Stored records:
- - -

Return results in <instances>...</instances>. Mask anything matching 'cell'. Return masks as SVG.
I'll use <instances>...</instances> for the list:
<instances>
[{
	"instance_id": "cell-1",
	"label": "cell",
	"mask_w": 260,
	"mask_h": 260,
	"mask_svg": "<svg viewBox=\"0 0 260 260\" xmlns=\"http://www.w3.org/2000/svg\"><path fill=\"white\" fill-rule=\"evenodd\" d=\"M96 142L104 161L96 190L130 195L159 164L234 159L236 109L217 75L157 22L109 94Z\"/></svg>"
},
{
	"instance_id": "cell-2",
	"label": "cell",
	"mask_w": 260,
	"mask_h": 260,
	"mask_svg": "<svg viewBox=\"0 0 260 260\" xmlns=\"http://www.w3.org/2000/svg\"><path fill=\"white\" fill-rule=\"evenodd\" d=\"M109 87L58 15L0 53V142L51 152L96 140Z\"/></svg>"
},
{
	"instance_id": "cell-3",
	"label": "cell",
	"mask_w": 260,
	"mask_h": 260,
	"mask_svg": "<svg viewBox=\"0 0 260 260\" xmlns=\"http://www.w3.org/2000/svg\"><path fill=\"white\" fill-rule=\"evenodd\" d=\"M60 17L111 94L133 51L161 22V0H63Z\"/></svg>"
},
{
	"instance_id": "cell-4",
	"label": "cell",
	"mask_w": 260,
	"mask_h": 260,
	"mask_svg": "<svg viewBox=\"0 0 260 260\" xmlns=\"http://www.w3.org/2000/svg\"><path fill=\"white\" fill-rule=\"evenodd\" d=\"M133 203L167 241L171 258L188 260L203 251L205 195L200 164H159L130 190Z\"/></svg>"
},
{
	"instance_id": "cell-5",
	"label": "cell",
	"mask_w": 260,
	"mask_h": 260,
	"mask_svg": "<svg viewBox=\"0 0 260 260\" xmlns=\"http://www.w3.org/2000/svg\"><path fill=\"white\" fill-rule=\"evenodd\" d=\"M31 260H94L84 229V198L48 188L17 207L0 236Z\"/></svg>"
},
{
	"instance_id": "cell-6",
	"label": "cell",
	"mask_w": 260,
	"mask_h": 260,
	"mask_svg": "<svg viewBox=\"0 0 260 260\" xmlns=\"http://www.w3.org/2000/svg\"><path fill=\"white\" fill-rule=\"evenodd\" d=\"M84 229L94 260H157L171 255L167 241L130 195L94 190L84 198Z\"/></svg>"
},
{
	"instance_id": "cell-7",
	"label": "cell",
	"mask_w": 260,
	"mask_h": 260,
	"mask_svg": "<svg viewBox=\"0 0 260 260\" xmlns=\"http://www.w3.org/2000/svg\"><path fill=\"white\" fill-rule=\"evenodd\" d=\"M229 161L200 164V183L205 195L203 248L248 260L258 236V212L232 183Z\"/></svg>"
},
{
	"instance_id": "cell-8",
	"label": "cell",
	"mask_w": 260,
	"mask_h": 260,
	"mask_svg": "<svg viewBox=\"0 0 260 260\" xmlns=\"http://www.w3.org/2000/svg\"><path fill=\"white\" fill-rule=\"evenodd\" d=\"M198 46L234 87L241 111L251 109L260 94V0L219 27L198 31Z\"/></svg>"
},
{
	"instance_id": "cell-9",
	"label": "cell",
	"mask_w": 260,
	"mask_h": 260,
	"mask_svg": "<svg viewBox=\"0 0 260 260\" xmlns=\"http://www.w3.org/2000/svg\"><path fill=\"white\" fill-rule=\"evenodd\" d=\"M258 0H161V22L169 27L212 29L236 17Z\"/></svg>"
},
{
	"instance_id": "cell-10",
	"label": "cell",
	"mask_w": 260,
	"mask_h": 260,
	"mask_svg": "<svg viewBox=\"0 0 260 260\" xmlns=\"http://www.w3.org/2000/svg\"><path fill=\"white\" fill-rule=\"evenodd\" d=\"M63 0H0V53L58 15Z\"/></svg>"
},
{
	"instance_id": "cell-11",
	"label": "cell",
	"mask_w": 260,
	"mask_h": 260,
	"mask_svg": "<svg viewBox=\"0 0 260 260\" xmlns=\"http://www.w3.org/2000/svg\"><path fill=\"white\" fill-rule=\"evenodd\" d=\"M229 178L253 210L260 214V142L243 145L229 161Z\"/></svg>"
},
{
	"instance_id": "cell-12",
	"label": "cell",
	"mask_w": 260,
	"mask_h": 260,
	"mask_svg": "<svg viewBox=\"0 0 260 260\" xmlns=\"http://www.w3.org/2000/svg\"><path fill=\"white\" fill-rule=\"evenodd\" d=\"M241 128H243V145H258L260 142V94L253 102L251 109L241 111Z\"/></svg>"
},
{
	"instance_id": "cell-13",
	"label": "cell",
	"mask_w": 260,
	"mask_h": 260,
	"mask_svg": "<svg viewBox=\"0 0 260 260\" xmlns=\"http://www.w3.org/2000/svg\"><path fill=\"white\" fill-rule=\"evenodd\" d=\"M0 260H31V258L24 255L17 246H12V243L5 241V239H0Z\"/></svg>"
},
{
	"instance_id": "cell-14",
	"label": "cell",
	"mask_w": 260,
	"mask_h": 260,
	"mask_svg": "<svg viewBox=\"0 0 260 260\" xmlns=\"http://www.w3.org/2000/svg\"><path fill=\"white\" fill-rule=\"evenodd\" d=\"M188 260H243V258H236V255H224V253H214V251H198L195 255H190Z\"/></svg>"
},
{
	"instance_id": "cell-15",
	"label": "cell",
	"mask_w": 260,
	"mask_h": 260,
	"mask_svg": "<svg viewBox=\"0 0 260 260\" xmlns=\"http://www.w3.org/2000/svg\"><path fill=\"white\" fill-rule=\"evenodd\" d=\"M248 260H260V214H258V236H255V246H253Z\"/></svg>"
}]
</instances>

- - -

Turn the records, from the start through the line containing "87L58 15L0 53V142L51", into a Markdown table with a Row column for the row number and a Line column for the line itself, leaving out any blank lines.

| Row | Line |
|---|---|
| 1 | Return results in <instances>...</instances>. Mask anything matching 'cell'. Return masks as SVG. |
| 2 | I'll use <instances>...</instances> for the list: |
| 3 | <instances> |
| 4 | [{ |
| 5 | 	"instance_id": "cell-1", |
| 6 | 	"label": "cell", |
| 7 | 	"mask_w": 260, |
| 8 | 	"mask_h": 260, |
| 9 | 	"mask_svg": "<svg viewBox=\"0 0 260 260\" xmlns=\"http://www.w3.org/2000/svg\"><path fill=\"white\" fill-rule=\"evenodd\" d=\"M96 142L104 161L96 190L130 195L159 164L234 159L236 109L217 75L157 22L109 94Z\"/></svg>" |
| 10 | }, |
| 11 | { |
| 12 | 	"instance_id": "cell-2", |
| 13 | 	"label": "cell", |
| 14 | 	"mask_w": 260, |
| 15 | 	"mask_h": 260, |
| 16 | 	"mask_svg": "<svg viewBox=\"0 0 260 260\" xmlns=\"http://www.w3.org/2000/svg\"><path fill=\"white\" fill-rule=\"evenodd\" d=\"M109 87L58 15L0 53V142L51 152L96 140Z\"/></svg>" |